The task is addressed as a span detection problem; for each token in the text, the model predicts its entity type, or if it is not an entity at all. Typically, neural networks model’s parameters are tuned by minimizing a Loss Function that measures how far the predicted named entities are from the original ones. Accrete’s model’s parameters are tuned by minimizing a Hybrid Loss Function that also takes into account the predicted part-of-speech (POS) tags from the original ones. The assumption is that to better identify a named entity, it is important to incorporate syntactic information describing its role in the sentence, which is encoded in its POS tag.
For two separate domains given with entity names from each, We may need to connect those names. Entity Mapping Algorithm finds a mapping from names in one domain to names in the other domain, based on their similarities in multi-dimensions. Currently, it is being used in Argus for its Federated Search: entities in Semantic Search <--> entities in Relational Search, and entities in Investment Activity <--> entities in Relational search
Given entities in domains, we can find mappings among similar entities from each domain, utilizing the processes in Entity Normalization. It finds name pairs close to each other, where each name in the pair is from different domains. Using those pairs, we generate a graph structure with one node from a domain and the other neighboring nodes are from the other domain. Populating every node from the name pairs provides mapping between the entities in two different domains. The end result can be one-to-many mappings in the case that domain sizes are different.
Semantic search enables analysts to search content using filters that reveal the context of the returned results. In addition to returning a list of articles for the search query, Semantic Search also provides insight related to the context.
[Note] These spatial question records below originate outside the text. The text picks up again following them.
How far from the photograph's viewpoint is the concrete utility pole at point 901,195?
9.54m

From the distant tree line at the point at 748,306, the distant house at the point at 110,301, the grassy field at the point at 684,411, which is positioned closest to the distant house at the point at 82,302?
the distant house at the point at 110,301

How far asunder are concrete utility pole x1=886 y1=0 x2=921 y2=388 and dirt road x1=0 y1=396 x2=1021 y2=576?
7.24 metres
This includes delivering most significant entities that appear in the returned list, categories associated with the results, geo heat map that shows the locations mentioned in the articles, Knowledge Graph that connects the extracted entities to the returned results, Semantic Activation Map to visualize the context of the returned results.
Pre processing: Analysis of User Queries
The user queries are analyzed using Contextual Natural Language Processing. Keywords are extracted, normalized, expanded in semantic context, and the associated Semantic Fingerprints are generated.
Post Processing: Extracting insight, building a Knowledge Graph
The returned results are processed to highlight relevant insights and create a knowledge graph. Knowledge Graph, built using the relationships between entities, documents and document segments, are a way to represent and extract hidden relations and insights.